▸ **Try it**:
Give again, word for word, every line in the entries below from the line with "U-Boat U Boat" up to and including the line with "Lost Ruins of Arnak 1", and no other line.

▸ **Material shown**:
────────────────
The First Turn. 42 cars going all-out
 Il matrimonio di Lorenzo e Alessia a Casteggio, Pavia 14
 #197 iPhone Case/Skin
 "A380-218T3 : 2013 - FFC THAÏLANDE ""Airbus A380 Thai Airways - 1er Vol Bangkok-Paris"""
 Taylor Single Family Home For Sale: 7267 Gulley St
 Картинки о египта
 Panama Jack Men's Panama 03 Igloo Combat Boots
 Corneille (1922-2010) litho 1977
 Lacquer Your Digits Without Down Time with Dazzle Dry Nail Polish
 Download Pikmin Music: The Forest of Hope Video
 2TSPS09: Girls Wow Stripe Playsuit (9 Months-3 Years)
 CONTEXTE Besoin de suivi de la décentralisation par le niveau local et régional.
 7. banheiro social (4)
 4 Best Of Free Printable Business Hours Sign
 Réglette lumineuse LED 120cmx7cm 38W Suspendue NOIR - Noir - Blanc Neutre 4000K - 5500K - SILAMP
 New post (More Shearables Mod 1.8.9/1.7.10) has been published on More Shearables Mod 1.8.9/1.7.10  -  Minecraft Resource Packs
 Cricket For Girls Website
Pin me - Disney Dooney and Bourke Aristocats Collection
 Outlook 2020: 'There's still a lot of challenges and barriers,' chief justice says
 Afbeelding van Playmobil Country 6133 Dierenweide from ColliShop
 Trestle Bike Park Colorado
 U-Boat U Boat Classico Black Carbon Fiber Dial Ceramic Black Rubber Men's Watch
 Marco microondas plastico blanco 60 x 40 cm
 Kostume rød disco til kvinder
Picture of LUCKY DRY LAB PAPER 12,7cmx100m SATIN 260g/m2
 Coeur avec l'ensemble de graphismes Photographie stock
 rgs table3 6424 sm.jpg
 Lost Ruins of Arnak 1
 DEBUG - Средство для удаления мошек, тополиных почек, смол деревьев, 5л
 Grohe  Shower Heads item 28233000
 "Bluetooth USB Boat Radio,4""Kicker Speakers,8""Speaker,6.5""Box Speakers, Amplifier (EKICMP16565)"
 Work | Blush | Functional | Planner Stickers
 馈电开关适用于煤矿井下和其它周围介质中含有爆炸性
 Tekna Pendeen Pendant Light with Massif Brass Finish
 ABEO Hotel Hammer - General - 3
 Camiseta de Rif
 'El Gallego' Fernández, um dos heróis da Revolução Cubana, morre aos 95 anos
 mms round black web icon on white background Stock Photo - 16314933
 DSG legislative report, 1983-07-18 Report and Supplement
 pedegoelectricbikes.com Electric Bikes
────────────────
▸ **Exercise response**:
 U-Boat U Boat Classico Black Carbon Fiber Dial Ceramic Black Rubber Men's Watch
 Marco microondas plastico blanco 60 x 40 cm
 Kostume rød disco til kvinder
Picture of LUCKY DRY LAB PAPER 12,7cmx100m SATIN 260g/m2
 Coeur avec l'ensemble de graphismes Photographie stock
 rgs table3 6424 sm.jpg
 Lost Ruins of Arnak 1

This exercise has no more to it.